» **Source records**:
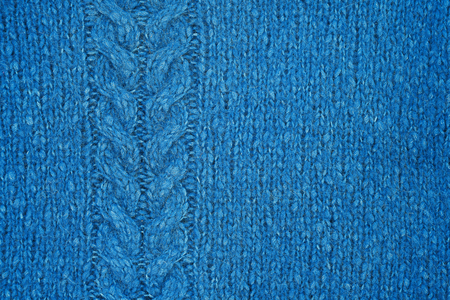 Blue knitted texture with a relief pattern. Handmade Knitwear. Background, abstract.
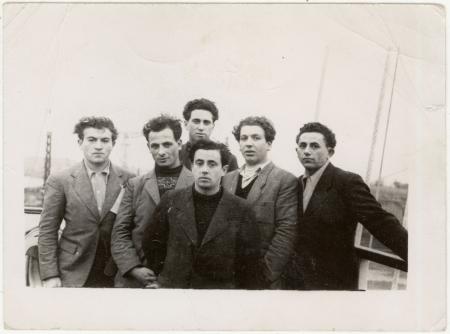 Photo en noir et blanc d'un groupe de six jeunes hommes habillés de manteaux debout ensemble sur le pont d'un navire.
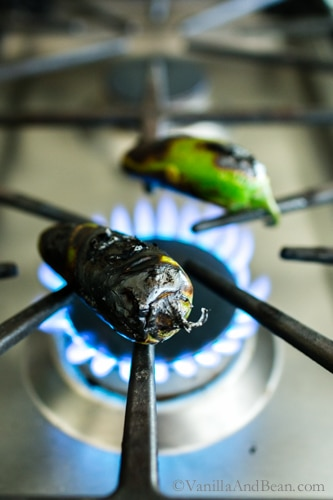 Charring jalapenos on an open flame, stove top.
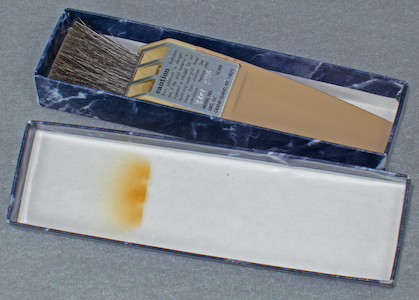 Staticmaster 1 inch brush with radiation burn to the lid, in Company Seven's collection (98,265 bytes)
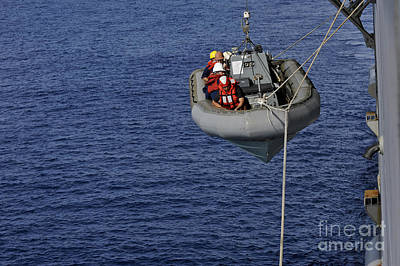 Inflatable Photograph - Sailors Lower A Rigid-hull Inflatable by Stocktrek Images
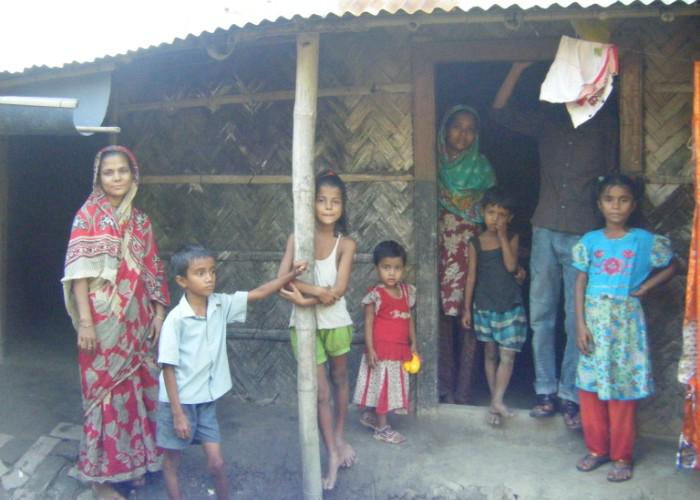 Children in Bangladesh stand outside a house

==

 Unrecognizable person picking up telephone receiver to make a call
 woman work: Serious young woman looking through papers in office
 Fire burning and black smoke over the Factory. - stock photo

--

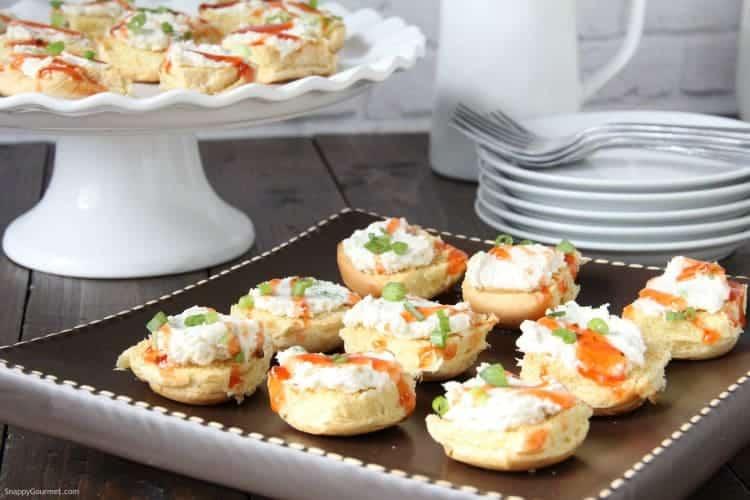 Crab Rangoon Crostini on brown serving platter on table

» **Task**: Repeat, without pictures, exactly the lines of the data above from the one containing "Staticmaster 1 inch" through the one containing "Children in Bangladesh stand outside a house", including both and adding nothing.

» **Final answer**:
 Staticmaster 1 inch brush with radiation burn to the lid, in Company Seven's collection (98,265 bytes)
 Inflatable Photograph - Sailors Lower A Rigid-hull Inflatable by Stocktrek Images
 Children in Bangladesh stand outside a house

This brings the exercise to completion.